Il Castello di San Martino è il simbolo di Cervarese Santa Croce: non solo svetta fisicamente nel nostro paesaggio, ma è parte integrante dello stemma comunale. Forse è per questo che noi “cervaresani” sentiamo il castello come qualcosa di viscerale; lo consideriamo “roba nostra” e ognuno di noi, fin dalla nascita, è convinto di sapere quale sia il suo bene.
Il castello è un vanto per la comunità, per il Comune e per l’intera Provincia.
Il tribunale del bar
Per questo motivo a noi “della selva” — e a qualche valoroso “straniero” oltre le acque — piace ergerci a paladini della torre medievale. Discutiamo animatamente di ciò che è giusto per il castello, denunciando quanto si sia “involgarito” negli ultimi anni.
Ne parliamo ovunque: al bar, sui social, persino sul sagrato dopo la messa.
Sia chiaro: anch’io ho criticato scelte passate, come le cosiddette “bussole del tempo” che definirei un obbrobrio oggettivo.
Oggi, nel mio ruolo di consigliera comunale e complice la mia vicinanza logistica alla torre, molti mi fermano per strada:
“Ciò ti che te stè vissin, che desso te sì anca in Comune, te ghe da far qualcossa pal Casteo! Parché sxè ‘na vergogna chel vegna trattà cussì”
La critica principale va all’attuale gestore, accusato di scelte “scellerate e capitaliste” che avrebbero trasformato il Castello da principessa nobile ma squattrinata a cortigiana imbellettata di zucche.
Il mio mantra: la sostenibilità economica
Sapete cosa rispondo a queste critiche?
“Non basta avere i schei soeo par comprare ea macchina grossa, bisogna anca mantegnerla”.
Questo è il mio mantra e la mia stella polare. Le cose belle bisogna poi mantenerle, altrimenti diventano solo un debito. Il Castello non è solo un monumento: è un costo. Lo è per la Provincia, lo è per il Comune che lo ha in concessione e, a cascata, per il gestore.
Il museo, con le sue piroghe e i suoi reperti, da solo non genera entrate sufficienti a coprire le spese. E non dimentichiamo il parco. Chi mi conosce sa che, oltre alla sostenibilità economica, mi guida un principio: meno lamentele, più soluzioni. Se il complesso è un costo, dobbiamo decidere chi se lo accolla. La risposta è: noi. È quindi sano cercare soluzioni che lo rendano autosufficiente.
Se poi vogliamo discutere del fatto che sia poco vissuto dalla comunità, è un altro discorso. Ma ricordiamoci: se vogliamo la bicicletta, dobbiamo pedalare.
Tre proposte concrete per il futuro
1. Monitoraggio dell’indotto reale
Sarebbe buona cosa verificare se l’attuale gestione porti benefici reali al territorio. Negli ultimi due anni, gli eventi (dalle zucche ai concerti) hanno registrato il sold out (pienone).
Sti schei a chi ghe vai?
Immagino agli organizzatori come è giusto che sia, ma indirettamente potrebbero aver favorito i nostri ristoratori. Bisognerebbe verificare se, in concomitanza con questi eventi, le attività locali abbiano registrato un aumento degli introiti.

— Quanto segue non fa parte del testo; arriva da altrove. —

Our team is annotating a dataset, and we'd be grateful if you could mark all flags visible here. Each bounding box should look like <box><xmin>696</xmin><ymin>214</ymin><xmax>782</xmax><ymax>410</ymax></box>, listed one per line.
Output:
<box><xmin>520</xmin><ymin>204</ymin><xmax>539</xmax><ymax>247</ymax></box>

Dialogare e collaborare è compito dell’Amministrazione.
Ciò, se sta roba porta schei e iuta, el rospo se poe anca mandarlo sxò!
Se questi eventi funzionano, ci saranno più risorse per la manutenzione del castello e del parco.
2. La tutela del Parco e il Palio
Il parco è sempre più spoglio a causa delle intemperie e necessita di nuovi alberi più resistenti. Senza un piano di ripiantumazione, l’erosione del fiume e l’usura dell’area metteranno a rischio la scenografia stessa del Palio.
Poiché l’evento ha un forte impatto ambientale, propongo due interventi:
- Analisi costi-benefici: Verificare se l’indotto economico del Palio giustifichi un’edizione annuale o se sia meglio renderlo biennale o triennale.
- Responsabilità ambientale: Chiedere agli organizzatori un “do ut des” sostenibile. Per ogni edizione, dovranno piantare un nuovo albero specifico per le esigenze del parco.
È un contributo minimo per compensare lo stress che l’area subisce ogni anno.
3. Ridare il Castello alla comunità
Sarebbe buona cosa organizzare degli Open Day con aperture straordinarie del museo, coinvolgendo le associazioni locali.
Siamo bravi a fare festa: affidiamo la parte eno-gastronomica alle attività e ai gruppi del Comune.
Se paragoniamo il castello a una torta, le fette possono avere dimensioni diverse, ma nessuno deve restare a boccasiutta.
Solo così ogni commensale potrà capire davvero quali oneri e onori comporti desiderare quella fetta.
Meglio una proposta oggi che una critica domani!